REQUIRED TASK:
Recast the rows, from the line containing "From the image, does" through the end of the rows (both ends included), as a Markdown table with the columns Line No. and Line Text. Number each line and leave out blank lines.
━━━
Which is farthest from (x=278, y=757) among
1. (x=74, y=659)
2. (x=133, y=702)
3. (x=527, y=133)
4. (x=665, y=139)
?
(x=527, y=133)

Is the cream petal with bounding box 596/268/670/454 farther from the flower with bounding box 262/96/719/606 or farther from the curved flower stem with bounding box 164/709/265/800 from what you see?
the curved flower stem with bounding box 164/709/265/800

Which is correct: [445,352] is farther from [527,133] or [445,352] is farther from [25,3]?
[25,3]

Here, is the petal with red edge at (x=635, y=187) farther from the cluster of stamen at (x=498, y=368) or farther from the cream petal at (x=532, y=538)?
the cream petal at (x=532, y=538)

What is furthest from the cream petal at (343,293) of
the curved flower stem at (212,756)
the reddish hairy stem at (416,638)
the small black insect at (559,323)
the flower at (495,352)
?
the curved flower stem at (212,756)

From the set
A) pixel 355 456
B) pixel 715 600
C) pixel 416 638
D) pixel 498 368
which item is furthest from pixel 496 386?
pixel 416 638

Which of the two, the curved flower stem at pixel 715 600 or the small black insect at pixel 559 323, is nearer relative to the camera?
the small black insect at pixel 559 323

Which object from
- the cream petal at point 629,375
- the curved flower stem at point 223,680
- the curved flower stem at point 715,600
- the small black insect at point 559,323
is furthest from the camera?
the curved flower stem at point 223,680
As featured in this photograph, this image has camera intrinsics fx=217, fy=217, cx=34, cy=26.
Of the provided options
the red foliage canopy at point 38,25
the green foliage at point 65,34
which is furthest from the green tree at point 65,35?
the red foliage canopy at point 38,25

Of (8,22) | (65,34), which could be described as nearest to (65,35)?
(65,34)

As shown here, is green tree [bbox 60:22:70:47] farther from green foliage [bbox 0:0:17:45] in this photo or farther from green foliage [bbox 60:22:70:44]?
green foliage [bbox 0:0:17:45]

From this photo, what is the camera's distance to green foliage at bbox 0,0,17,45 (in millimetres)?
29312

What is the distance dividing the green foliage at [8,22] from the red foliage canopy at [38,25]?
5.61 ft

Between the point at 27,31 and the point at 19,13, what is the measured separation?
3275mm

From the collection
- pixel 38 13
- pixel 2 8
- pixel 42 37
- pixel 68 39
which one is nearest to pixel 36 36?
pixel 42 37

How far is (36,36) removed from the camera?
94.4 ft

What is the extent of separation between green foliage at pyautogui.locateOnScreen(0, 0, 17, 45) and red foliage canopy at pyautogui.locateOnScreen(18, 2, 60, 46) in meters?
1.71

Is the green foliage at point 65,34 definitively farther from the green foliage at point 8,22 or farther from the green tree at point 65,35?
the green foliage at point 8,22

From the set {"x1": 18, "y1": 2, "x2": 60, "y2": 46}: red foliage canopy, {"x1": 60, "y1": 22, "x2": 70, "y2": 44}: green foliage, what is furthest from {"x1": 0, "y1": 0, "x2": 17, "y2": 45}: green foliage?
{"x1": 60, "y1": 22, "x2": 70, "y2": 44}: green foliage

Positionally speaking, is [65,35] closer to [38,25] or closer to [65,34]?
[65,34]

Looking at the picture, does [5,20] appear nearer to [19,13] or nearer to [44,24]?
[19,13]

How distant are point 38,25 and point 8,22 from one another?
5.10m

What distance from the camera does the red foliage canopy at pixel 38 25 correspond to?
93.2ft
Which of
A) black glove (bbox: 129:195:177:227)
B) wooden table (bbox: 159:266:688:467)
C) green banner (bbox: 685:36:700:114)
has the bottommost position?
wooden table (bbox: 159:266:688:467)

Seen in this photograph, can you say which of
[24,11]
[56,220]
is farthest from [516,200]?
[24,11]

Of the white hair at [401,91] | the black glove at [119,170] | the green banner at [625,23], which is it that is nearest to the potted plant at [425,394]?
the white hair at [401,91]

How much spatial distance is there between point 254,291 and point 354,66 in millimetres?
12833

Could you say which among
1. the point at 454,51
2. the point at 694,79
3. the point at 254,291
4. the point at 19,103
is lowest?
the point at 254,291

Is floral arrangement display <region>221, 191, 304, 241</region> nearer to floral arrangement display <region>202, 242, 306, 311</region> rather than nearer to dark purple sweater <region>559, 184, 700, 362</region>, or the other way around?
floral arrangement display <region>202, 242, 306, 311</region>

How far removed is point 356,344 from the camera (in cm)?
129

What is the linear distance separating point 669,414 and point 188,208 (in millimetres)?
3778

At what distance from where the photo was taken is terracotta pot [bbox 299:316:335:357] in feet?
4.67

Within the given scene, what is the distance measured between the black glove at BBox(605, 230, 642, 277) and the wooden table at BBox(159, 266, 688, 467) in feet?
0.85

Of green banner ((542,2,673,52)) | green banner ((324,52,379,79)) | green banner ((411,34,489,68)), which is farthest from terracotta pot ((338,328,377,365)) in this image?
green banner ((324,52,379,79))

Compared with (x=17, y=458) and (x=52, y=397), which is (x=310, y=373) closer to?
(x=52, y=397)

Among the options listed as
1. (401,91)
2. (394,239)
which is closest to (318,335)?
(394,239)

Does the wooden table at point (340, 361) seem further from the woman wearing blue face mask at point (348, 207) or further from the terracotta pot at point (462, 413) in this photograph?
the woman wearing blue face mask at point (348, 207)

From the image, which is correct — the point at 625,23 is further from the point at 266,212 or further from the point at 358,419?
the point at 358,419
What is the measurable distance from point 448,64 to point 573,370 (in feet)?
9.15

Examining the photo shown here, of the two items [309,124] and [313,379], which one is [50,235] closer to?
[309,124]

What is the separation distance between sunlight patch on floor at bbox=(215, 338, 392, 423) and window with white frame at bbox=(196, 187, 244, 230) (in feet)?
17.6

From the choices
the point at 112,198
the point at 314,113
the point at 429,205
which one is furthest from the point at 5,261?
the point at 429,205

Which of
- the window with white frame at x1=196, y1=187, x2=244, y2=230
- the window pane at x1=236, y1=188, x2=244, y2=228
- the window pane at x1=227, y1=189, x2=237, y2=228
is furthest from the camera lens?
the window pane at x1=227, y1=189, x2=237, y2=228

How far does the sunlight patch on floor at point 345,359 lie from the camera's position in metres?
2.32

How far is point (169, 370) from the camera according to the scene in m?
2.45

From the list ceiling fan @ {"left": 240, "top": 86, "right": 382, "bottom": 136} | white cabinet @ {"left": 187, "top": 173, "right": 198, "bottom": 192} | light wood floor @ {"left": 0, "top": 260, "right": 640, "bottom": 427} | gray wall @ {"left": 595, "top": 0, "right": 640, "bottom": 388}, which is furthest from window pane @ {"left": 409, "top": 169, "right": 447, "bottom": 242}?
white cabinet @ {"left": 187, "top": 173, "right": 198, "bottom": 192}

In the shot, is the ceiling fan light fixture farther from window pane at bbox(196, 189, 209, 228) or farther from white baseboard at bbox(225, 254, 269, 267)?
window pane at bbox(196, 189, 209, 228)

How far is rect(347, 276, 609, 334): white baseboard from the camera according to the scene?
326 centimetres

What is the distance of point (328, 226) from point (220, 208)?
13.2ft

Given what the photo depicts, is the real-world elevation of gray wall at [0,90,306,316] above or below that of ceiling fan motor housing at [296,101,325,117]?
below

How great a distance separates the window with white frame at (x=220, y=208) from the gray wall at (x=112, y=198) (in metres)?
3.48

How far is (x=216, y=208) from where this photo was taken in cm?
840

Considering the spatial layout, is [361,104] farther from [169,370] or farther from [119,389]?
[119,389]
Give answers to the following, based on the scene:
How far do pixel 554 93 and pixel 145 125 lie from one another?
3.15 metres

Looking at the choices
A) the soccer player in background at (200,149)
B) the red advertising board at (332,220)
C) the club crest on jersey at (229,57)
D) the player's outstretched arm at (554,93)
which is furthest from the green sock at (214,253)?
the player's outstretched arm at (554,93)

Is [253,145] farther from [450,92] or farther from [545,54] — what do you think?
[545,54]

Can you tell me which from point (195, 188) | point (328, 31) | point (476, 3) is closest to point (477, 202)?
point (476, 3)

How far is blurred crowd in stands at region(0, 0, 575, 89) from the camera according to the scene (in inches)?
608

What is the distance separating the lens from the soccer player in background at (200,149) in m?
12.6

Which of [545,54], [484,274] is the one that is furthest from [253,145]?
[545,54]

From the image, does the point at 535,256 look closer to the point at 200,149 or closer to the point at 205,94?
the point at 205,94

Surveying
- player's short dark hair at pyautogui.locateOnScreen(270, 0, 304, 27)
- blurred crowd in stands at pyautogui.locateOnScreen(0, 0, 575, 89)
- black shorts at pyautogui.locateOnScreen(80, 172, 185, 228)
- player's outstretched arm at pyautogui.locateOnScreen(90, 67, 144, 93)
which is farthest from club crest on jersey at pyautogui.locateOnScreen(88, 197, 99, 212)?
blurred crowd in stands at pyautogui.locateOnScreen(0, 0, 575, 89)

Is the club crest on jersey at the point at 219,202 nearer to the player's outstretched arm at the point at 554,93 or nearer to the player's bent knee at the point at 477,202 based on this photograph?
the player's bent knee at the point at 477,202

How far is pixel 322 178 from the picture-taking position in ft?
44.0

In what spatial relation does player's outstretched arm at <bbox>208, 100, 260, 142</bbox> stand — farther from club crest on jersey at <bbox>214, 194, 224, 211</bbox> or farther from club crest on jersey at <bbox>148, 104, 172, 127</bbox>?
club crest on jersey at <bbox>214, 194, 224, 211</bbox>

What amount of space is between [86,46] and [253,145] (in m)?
━━━
PROBLEM SOLUTION:
| Line No. | Line Text |
|---|---|
| 1 | From the image, does the point at 535,256 look closer to the point at 200,149 or closer to the point at 205,94? |
| 2 | the point at 205,94 |
| 3 | Surveying |
| 4 | - player's short dark hair at pyautogui.locateOnScreen(270, 0, 304, 27) |
| 5 | - blurred crowd in stands at pyautogui.locateOnScreen(0, 0, 575, 89) |
| 6 | - black shorts at pyautogui.locateOnScreen(80, 172, 185, 228) |
| 7 | - player's outstretched arm at pyautogui.locateOnScreen(90, 67, 144, 93) |
| 8 | which is farthest from club crest on jersey at pyautogui.locateOnScreen(88, 197, 99, 212)? |
| 9 | blurred crowd in stands at pyautogui.locateOnScreen(0, 0, 575, 89) |
| 10 | Is the club crest on jersey at the point at 219,202 nearer to the player's outstretched arm at the point at 554,93 or nearer to the player's bent knee at the point at 477,202 based on this photograph? |
| 11 | the player's bent knee at the point at 477,202 |
| 12 | How far is pixel 322 178 from the picture-taking position in ft? |
| 13 | 44.0 |
| 14 | In what spatial relation does player's outstretched arm at <bbox>208, 100, 260, 142</bbox> stand — farther from club crest on jersey at <bbox>214, 194, 224, 211</bbox> or farther from club crest on jersey at <bbox>148, 104, 172, 127</bbox>? |
| 15 | club crest on jersey at <bbox>214, 194, 224, 211</bbox> |
| 16 | What amount of space is between [86,46] and [253,145] (in m)? |